## Excerpted text
○ ○ ○ ○
Just Because

it's all about me. for me. and a few lesser mortals. Coz the queen likes to talk and you'd better like to listen!

Tuesday, February 09, 2010

Heckled into Afteryouth

(Too lazy to blog much, so am importing from my Facebook Notes)

Last night - the rainy, rainy night - I spotted a cozy kitschy looking rooftop balcony called the Urban Cafe in one of Khan Market's bylanes, and decided to come back some sunny day for a sunsoaked lunch. And I thought it a happy accident that that day was as early as today. Little did I know that I'd be in for a most bewilderingly rude shock, tailed by some squirmy illusion-shattering. I was hoping to be wallflower-like, in a quiet corner of a fuchsia box, with some cheesy melty snack and golden brimful of tea for company. The kitschy rooftop however, turned out to be this sheesha and desserts daytime lounge where all the college bachchas come to get their fix of nightlife coolth during the safe curfew-less hours of the day. I was mortified at the sight of such a vast conglomeration of hyper hormonal beings (I swear, the air was pulsing with alternatively repressed-blossoming desire), but had been spotted by all of them (just hate how they can do it so quickly, shamelessly and ardently, this check-out-the-newbie-who-walked-in thing), so couldn't just turn around and dash for exit. 'Table for one', I asked the waiter, who placed me in a tight wedge between a college gang, a gaggle of Diet-Coke and sheesha-consuming school girls, and a teenagey couple on the verge of breaking up. All of whom were totally trying to psycho-read me the way I'd just spot-checked their life-phases (lonely horny old hag? waiting for forever-late boyfriend? undercover detective sent by parents? - I can only imagine).

The music was loud, fast and something I couldn't have placed even if a meteor hit me there and then, turning me into the Omnipotent Musicy Person I have never been (my scanty and uncool ipod selection being, till date, my most obsessively guarded secret). The walled-in seats were glittery-psychedelic, and the smell of pointlessly tobacco-less sheeshas, nauseatingly fruity. I had a feeling of supreme paranoia - the kind you feel when you see the digits 3-0 floating towards you through the air repeatedly, while a voice inside squeals, 'but I was 21 just the other day!'. To think that all this while, you sat at the cool places and thought you were these people - epitome of words like hangin' out, chilled out, laidback - while everybody else around you was clearly too fuddy-duddy, too past their best-looking years, too bereft of the lushness of pre-youth. And then one fine day a waiter stop-gaps you into this setting and bam! - Life Context goes for a cubist leap-shift, leaving you exactly where you were, just a tad bit wriggling under the little avalanche of Stupid-er. What would a self-respecting, almost delirious, mildy epiphanously shaky-legged girl like me do in such a situation, where she's pinned and wriggling against the wall as dozens of curiouser teen eyes probe? How to prove she's not at all on a desparate wannabe with-it misssion? Of course, she'd order a cappuccino (just to show these little kiddos what solid non-icecreamy stuff blueblooded adults drink, and wish for a cigarette to magically materialise in her hand, to drive the point home even better), stare into space to prove she's not interested in eavesdropping on their conversations; adjust her phone on the table from time to time as if this is all just an interval before the Very Important Call that cool independent loaded grownups attend to; and of course, finish the coffee asap and exit with a strut that could be called purposeful if you didn't look at it for what it was - a sprint.
○ ○ ○ ○
## What you need to do
**A)** Decide whether each statement below agrees with the Urban Cafe post, answering yes or no and quoting the words of the post that settle it: (i) The narrator first spotted the Urban Cafe on a rainy night. (ii) The sheeshas in the lounge smelled of tobacco. (iii) The narrator asked the waiter for a table for two.
**B)** Write the next part of the Urban Cafe post, picking up after its final sentence.
None of the data that comes next is needed for this work.
○ ○ ○ ○
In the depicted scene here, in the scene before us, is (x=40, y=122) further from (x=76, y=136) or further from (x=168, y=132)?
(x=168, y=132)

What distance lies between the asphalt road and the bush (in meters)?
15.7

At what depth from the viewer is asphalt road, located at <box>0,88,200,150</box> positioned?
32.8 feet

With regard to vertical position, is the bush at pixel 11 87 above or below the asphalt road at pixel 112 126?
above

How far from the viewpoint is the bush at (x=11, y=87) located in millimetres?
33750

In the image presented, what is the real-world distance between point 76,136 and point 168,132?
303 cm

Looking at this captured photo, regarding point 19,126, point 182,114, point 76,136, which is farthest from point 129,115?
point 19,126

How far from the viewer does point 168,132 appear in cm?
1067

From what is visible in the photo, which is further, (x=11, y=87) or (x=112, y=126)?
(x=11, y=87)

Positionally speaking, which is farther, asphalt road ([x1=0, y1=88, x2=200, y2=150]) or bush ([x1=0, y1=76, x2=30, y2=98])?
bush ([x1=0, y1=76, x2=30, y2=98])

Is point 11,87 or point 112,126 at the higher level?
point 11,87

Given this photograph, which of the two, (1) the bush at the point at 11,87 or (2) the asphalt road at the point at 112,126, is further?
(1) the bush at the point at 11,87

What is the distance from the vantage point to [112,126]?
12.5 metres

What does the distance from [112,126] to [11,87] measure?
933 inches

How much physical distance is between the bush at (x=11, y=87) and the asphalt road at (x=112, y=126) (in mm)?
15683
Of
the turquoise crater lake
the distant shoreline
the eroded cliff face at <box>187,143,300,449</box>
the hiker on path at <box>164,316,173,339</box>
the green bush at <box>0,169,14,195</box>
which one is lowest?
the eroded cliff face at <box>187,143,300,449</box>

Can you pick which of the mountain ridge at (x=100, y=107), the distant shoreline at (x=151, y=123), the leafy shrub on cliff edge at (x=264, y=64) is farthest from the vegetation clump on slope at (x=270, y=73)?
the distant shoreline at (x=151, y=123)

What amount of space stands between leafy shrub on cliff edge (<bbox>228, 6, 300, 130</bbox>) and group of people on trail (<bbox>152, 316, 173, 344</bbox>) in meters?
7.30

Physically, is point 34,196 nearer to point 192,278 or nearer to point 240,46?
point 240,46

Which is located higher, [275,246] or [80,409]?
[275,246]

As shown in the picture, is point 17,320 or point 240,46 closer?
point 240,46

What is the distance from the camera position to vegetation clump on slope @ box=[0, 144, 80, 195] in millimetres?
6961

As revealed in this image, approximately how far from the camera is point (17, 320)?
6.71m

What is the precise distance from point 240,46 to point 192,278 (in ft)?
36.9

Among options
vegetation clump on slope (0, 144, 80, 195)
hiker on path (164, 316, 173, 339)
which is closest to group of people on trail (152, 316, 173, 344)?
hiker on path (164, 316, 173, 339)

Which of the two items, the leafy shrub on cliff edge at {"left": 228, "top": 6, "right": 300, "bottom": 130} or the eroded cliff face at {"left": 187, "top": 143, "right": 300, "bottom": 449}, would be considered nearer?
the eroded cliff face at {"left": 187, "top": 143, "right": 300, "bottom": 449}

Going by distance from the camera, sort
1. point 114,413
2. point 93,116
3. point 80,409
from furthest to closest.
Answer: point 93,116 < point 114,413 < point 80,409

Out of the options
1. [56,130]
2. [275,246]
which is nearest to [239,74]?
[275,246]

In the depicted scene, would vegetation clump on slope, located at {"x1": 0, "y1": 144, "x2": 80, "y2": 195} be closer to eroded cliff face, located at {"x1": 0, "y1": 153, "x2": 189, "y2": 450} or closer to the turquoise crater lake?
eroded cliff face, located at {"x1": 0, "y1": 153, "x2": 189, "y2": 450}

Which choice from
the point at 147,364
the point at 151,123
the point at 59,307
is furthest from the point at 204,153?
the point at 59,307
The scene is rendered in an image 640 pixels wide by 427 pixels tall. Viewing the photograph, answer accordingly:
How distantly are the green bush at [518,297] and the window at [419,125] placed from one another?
○ ○ ○ ○
## Set of answers
**A)**
(i) Yes: "Last night - the rainy, rainy night - I spotted a cozy kitschy looking rooftop balcony called the Urban Cafe"
(ii) No: "the smell of pointlessly tobacco-less sheeshas, nauseatingly fruity"
(iii) No: "'Table for one', I asked the waiter"

**B)**
Outside, I consoled myself by thinking that the blush of my cheeks could most probably be mistaken for a reflective effect of my red muffler, now unfashionably wound up high around neck (why does Khan Market make me feel like an urchin, even on my fashionista days?) , and that there are always safe comforts like buying a First City from the baap of all dilli magazinewallas in the Fabindia bylane. Mag safely in hand (my youth and my city, under 150 pages every month, accessible for 50 bucks only), I walked down to the only other place that I could think of, fuddy-duddyness irony notwithstanding: Cafe Turtle. I climbed the creaky verdure stairs and heard meditative sitaar riffs and smelt the potent fragrance of bookshelves and relaxed: I know this shit. Settling onto a barstool against the balcony views of the busyness of the market, in a very calm, mature, adult way, I constructed a denial argument detailing the bizarreness of it all: how a bunch of kiddos wordlessly heckled me into middle-aged afteryouth. After an hour of reading the monthly horoscope, circling my choicest lil bit o' culture events in the FC calendar, trying clothes on sale, and buying exhorbitant flavoured tea bags, I'm happily re-illusioned about the vast abyss of my remaining youth years, and ready to catharsise my nightmare in a Facebook note. Indeed, all's well that ends well. Especially when it comes with an imagined audience and a cup of Lime and Orange tea for company.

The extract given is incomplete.